A expressão “interpretação em análise” aporta um equívoco do sentido que aponta não só o valor instrumental da interpretação em psicanálise, mas a importância e a potência deste instrumento para abordar as questões que nos demandam uma clínica hoje. A proposta da Comissão Científica bem como da Coordenação destas Jornadas é que: “submetamos a interpretação à análise, discutindo seu lugar diante dos discursos dominantes no laço social.”
Despetrificar , despedrar. Despetra, esse será o nome do boletim destas Jornadas. O nome me agrada não só pelo sentido do termo que aponta para uma fluidificação, mas também por sua homofonia com o Diz-pedra. Uma analogia com o dito de Michelangelo após terminar seu Moisés que, segundo os historiadores, surpreso com o realismo e a força de sua obra, o faz exclamar: Adesso Parla! Agora Fala! Diz-pedra! Mas em oposição ao sentido em que a pedra assume nesse exemplo – como reprodução exata da realidade – me agrada a ideia de que o falante diante do real que é pedra só possa se dizer: Agora Fala!

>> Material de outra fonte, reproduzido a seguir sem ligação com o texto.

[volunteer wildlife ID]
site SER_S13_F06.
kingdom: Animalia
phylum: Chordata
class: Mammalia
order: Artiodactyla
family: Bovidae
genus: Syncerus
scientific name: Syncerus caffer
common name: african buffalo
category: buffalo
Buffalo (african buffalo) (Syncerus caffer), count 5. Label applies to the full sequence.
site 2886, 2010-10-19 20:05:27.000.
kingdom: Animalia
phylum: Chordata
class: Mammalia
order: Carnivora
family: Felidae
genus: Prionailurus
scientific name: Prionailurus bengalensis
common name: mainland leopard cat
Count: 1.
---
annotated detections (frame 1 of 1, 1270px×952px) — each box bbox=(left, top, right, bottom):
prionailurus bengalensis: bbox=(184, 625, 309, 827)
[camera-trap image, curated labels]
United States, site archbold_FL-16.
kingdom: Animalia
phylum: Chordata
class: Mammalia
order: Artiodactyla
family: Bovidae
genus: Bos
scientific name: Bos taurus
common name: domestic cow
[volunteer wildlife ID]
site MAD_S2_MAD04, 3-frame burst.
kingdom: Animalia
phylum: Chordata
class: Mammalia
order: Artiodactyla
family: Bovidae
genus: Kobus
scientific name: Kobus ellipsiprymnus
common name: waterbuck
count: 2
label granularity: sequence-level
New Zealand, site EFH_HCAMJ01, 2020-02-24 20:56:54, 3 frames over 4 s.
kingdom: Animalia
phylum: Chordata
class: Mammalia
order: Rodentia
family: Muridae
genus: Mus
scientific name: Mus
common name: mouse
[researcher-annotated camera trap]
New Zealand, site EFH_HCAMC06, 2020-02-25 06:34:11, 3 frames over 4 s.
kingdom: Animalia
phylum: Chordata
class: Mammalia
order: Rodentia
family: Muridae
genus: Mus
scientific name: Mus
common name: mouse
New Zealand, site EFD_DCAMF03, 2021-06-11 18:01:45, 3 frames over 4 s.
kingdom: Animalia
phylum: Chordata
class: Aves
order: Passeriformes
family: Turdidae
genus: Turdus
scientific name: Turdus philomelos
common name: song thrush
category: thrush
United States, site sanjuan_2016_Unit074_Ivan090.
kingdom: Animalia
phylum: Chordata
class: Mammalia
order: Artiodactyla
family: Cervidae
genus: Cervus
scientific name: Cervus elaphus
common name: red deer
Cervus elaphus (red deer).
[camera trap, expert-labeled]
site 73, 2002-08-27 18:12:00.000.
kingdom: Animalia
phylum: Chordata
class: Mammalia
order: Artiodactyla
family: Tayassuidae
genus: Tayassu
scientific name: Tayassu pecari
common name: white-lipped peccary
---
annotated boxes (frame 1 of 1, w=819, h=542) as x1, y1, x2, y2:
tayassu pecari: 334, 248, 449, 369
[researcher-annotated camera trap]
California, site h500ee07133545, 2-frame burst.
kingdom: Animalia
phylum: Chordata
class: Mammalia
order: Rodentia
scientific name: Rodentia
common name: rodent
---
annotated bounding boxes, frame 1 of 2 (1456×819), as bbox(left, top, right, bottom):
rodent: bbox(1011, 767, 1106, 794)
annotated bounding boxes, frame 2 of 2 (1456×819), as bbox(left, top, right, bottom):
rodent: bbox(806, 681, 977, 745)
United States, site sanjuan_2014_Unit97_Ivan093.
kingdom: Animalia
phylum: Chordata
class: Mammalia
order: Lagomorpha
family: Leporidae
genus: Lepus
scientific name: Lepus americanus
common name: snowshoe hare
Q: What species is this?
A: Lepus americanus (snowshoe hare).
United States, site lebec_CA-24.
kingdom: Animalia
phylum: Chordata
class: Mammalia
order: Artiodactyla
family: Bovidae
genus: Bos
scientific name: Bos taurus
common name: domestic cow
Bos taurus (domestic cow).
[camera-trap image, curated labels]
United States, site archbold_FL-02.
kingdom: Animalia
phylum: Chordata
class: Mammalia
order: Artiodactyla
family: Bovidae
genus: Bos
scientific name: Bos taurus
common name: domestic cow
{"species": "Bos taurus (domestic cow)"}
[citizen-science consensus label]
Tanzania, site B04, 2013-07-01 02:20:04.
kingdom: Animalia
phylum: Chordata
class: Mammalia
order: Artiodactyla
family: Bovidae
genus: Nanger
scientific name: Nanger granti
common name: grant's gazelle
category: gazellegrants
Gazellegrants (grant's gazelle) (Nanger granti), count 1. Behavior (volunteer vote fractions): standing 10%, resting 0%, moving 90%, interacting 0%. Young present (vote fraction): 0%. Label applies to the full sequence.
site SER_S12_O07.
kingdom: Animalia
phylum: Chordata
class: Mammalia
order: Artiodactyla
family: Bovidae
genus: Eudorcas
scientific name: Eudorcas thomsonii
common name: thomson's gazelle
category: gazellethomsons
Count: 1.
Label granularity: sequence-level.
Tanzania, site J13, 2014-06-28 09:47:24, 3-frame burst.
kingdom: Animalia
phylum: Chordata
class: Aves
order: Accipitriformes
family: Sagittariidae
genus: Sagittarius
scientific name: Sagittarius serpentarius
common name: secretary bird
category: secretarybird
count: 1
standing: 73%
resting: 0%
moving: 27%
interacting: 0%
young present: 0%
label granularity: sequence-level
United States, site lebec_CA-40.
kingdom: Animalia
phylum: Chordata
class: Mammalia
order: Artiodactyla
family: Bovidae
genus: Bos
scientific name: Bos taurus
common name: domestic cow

Convido a todas e todos, em especial aos alunos do ICP e aos participantes dos Núcleos de pesquisa, a se debruçarem sobre a questão da interpretação, tão central em nossa prática clínica, ao mesmo tempo que de tão difícil definição! De onde ela provém? Quem interpreta? Ela é calculável? Se pode ensinar a interpretar em psicanálise? Essas são apenas algumas das questões em torno desse tema.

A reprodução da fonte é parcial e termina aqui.